-- GOAL --
Copy the items below word for word, starting at the line that contains "Looking among" and ending at the last line of the items.

#### SUPPLIED DATA ####

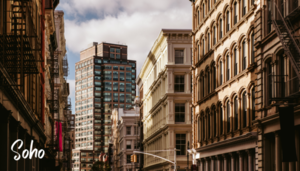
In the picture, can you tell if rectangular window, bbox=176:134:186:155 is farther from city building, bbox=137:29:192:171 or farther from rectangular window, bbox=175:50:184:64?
rectangular window, bbox=175:50:184:64

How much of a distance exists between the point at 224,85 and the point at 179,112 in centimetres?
2938

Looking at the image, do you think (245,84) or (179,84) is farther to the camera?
(179,84)

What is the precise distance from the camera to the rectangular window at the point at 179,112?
227ft

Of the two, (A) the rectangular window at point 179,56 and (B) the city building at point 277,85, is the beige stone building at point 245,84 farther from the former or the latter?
(A) the rectangular window at point 179,56

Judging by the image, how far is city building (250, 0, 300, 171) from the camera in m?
24.4

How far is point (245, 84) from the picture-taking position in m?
34.8

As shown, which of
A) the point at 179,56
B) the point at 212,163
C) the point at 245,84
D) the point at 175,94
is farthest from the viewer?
the point at 179,56

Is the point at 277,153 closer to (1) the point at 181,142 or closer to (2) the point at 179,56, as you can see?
(1) the point at 181,142

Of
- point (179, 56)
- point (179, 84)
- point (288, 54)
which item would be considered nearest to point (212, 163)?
point (288, 54)

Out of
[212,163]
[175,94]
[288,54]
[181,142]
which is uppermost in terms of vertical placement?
[175,94]

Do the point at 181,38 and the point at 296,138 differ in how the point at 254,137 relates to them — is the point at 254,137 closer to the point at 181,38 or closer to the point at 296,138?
the point at 296,138

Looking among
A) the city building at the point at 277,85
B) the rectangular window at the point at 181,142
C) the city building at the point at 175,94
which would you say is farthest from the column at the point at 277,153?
the rectangular window at the point at 181,142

####

-- TASK RESULT --
Looking among
A) the city building at the point at 277,85
B) the rectangular window at the point at 181,142
C) the city building at the point at 175,94
which would you say is farthest from the column at the point at 277,153?
the rectangular window at the point at 181,142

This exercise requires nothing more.